请注意,我知道如何编译和运行代码。我的问题是从 openMP 到 MPI 的实际逻辑转换。显然,它没有编译或运行,因为我不明白如何正确使用 MPI。这是我到目前为止尝试过的:

subroutine stepper (tstep)

    use mpi
    
    ... ! same as above

    integer :: p, np , ierr
    integer, parameter :: master = 0
    double precision :: fcx_temp(n), fcy_temp(n), fbx_temp(n), fby_temp(n), mc_temp(n), mb_temp(n)

    ! Build the tree
    tree = KdTree(x, y)
    
    ! reinitialize force arrays for contact and bonds
    do i = 1, n
        mc(i)    = 0d0
        mb(i)    = 0d0
        fcx(i)   = 0d0
        fcy(i)   = 0d0
        fbx(i)   = 0d0
        fby(i)   = 0d0
        ! and total force arrays
        m(i)   = 0d0
    tfx(i) = 0d0
        tfy(i) = 0d0
    end do
    
    ! put yourself in the referential of the ith particle
    ! loop through all j particles and compute interactions

    call MPI_INIT(ierr) 
    call MPI_COMM_RANK(MPI_COMM_WORLD, p, ierr)
    call MPI_COMM_SIZE(MPI_COMM_WORLD, np, ierr)

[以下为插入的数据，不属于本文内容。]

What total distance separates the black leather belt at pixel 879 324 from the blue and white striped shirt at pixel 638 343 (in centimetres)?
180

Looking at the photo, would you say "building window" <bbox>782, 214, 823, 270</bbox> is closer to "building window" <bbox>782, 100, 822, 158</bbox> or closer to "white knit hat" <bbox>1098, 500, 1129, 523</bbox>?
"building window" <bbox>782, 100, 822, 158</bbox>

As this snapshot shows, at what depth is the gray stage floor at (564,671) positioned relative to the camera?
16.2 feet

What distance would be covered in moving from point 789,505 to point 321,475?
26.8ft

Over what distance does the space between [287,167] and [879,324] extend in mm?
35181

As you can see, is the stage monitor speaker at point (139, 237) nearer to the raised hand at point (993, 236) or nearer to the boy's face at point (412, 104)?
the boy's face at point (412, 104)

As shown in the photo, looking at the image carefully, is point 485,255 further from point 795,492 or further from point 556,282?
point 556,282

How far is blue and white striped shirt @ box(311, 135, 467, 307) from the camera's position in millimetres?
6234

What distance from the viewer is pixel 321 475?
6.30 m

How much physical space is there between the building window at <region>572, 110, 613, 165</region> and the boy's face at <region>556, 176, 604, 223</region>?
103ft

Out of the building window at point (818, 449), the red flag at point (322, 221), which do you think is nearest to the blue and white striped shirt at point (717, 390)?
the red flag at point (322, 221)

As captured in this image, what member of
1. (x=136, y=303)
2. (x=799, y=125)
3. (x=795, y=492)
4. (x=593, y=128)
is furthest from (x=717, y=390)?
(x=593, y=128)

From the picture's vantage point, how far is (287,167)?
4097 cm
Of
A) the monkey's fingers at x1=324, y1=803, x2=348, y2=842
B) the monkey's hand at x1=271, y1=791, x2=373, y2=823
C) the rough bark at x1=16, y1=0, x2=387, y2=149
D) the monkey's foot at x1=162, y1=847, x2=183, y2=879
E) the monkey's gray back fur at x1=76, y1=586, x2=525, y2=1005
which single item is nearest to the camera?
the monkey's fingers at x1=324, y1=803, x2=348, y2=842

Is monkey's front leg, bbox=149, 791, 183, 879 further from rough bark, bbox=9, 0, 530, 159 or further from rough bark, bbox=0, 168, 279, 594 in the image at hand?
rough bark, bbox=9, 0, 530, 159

    call MPI_BCAST(n, 1, MPI_INTEGER, master, MPI_COMM_WORLD, ierr)

    do i = n, 1, -1

        ! Find all the particles j near i
        da = search%kNearest(tree, x, y, xQuery = x(i), yQuery = y(i), &
                            radius = r(i) + rtree)
        ! loop over the nearest neighbors except the first because this is the particle i
        do k = 1, size(da%i%values) - 1
            j = da%i%values(k + 1)

            ! only compute lower triangular matrices
            if (i .ge. j) then
                cycle
            end if

        ... ! sa me as above with: variables -> variables_temp

        end do

        ... ! same as above

        call MPI_REDUCE(fcx_temp, fcx, 1, MPI_DOUBLE_PRECISION, MPI_SUM, master, MPI_COMM_WORLD, ierr)
        call MPI_REDUCE(fcy_temp, fcy, 1, MPI_DOUBLE_PRECISION, MPI_SUM, master, MPI_COMM_WORLD, ierr)
        call MPI_REDUCE(fbx_temp, fbx, 1, MPI_DOUBLE_PRECISION, MPI_SUM, master, MPI_COMM_WORLD, ierr)
        call MPI_REDUCE(fby_temp, fby, 1, MPI_DOUBLE_PRECISION, MPI_SUM, master, MPI_COMM_WORLD, ierr)
        call MPI_REDUCE(mc_temp, mc, 1, MPI_DOUBLE_PRECISION, MPI_SUM, master, MPI_COMM_WORLD, ierr)
        call MPI_REDUCE(mb_temp, mb, 1, MPI_DOUBLE_PRECISION, MPI_SUM, master, MPI_COMM_WORLD, ierr)

    end do
    
    call MPI_FINALIZE(ierr)

    ... ! same as above

end subroutine stepper

谢谢!

Fortran MPI OpenMP 减少 do 循环

评论

3赞 PierU 10/17/2023
大多数情况下,您不希望将 OpenMP 代码“翻译”为 MPI 代码,因为这两种方法完全不同。MPI 和 OpenMP 可以很好地协同工作:MPI 用于在不同的节点上分配工作和数据,而 OpenMP 仍然用于在每个节点上运行多个线程。
0赞 Sogapi 10/17/2023
好的,所以我应该只使用 MPI 将循环分布在不同的节点上,并在每个节点中使用 openmp 来使用每个 CPU?
0赞 PierU 10/17/2023
是的。您应该在 OpenMP 的顶部添加一层 MPI。但是,虽然只需添加一些 OMP 指令即可将串行代码转换为多线程代码通常很容易,但引入 MPI 通常需要重新设计代码。主要问题是找到如何在 MPI 进程之间分配数据,以便给定进程不会过于频繁地访问来自其他进程的数据。有时这很困难,甚至是不可能的。
0赞 Sogapi 10/17/2023
我明白了,假设我想像这样拆分大 i 循环:进程 0 上的奇数,进程 1 上的偶数,每个进程在 64 个线程上运行 openmp,然后我必须手动拆分我的核心程序以在秩 0 上运行串行部分,然后当循环到达时,我在秩 0 上拆分奇数,甚至在秩 1 上拆分奇数(在每个循环中使用 openmp),然后回到秩 0 到完成程序的串行部分?

答:

1赞 Victor Eijkhout 10/17/2023 #1

OpenMP 和 MPI 之间的最大区别在于,使用 OpenMP 时,您只需要考虑分工,因为所有线程都可以访问相同的内存。稍后,对于性能微调,您需要更努力地思考,但要考虑如何:在 OpenMP 中,所有线程共享相同的内存。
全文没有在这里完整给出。